Task goal:
Each line of the data below containing "Tanzania" needs to be listed.

[[ Dataset open ]]

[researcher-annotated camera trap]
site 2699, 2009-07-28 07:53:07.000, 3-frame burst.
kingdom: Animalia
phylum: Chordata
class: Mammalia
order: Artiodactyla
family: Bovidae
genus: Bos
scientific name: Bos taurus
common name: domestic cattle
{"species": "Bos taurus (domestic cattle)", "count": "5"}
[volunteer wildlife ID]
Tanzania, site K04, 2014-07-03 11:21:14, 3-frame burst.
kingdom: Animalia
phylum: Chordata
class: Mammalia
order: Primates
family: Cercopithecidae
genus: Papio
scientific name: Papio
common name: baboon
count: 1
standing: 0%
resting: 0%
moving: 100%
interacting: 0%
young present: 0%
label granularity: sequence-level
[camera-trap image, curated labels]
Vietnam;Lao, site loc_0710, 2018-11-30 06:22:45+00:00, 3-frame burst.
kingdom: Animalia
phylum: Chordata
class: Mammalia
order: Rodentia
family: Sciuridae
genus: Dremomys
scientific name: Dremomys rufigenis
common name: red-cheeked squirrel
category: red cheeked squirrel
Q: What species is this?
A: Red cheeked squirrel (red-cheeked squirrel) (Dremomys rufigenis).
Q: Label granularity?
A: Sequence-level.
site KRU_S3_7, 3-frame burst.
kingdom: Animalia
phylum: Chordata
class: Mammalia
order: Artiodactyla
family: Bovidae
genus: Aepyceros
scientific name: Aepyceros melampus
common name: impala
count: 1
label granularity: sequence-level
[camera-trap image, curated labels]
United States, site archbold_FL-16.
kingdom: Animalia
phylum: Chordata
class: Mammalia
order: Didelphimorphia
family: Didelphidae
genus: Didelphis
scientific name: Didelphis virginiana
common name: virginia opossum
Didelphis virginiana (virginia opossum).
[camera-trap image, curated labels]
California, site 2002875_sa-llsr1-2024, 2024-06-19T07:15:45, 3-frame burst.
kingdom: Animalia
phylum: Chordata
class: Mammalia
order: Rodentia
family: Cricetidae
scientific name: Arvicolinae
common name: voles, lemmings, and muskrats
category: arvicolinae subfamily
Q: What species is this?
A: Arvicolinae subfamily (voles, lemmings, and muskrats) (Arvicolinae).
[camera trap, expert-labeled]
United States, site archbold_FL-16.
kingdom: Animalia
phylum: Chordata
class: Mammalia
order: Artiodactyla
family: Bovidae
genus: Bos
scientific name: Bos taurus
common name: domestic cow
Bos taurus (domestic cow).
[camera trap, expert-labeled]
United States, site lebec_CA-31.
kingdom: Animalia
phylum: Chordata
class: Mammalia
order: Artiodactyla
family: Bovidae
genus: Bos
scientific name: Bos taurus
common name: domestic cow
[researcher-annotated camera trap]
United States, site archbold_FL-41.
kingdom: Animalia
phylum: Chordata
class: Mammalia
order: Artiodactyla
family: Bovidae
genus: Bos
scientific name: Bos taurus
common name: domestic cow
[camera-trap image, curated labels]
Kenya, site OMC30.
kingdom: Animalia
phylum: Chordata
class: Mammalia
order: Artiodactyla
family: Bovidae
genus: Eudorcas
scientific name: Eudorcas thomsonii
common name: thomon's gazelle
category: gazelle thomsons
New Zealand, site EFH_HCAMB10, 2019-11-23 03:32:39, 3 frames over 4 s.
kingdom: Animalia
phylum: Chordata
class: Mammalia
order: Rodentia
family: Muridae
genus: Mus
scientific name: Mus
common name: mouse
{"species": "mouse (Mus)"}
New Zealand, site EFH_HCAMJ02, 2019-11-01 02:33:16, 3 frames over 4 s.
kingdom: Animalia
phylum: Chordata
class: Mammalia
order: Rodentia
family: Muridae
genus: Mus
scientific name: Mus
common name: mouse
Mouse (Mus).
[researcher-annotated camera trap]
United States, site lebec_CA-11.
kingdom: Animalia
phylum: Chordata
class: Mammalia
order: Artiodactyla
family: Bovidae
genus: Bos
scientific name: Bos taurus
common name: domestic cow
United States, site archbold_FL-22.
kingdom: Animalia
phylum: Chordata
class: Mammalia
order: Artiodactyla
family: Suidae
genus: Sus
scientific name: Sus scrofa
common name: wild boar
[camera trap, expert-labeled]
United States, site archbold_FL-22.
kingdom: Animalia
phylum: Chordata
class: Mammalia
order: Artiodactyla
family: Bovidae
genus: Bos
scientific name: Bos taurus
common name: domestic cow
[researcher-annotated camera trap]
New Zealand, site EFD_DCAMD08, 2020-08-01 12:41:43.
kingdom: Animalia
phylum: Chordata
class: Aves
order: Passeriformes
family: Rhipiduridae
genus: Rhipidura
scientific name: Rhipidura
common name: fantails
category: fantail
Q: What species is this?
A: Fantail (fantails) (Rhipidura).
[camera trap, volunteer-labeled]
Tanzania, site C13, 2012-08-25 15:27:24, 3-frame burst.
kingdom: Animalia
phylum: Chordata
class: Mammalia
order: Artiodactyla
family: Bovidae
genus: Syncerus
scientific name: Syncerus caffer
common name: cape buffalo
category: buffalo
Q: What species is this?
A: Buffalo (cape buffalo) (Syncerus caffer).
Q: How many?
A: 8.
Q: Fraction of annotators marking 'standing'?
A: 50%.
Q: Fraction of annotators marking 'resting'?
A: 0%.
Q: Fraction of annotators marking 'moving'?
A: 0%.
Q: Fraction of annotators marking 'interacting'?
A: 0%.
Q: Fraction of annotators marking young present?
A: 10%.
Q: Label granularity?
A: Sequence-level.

[[ Dataset closed ]]

Solution for this task:
Tanzania, site K04, 2014-07-03 11:21:14, 3-frame burst.
Tanzania, site C13, 2012-08-25 15:27:24, 3-frame burst.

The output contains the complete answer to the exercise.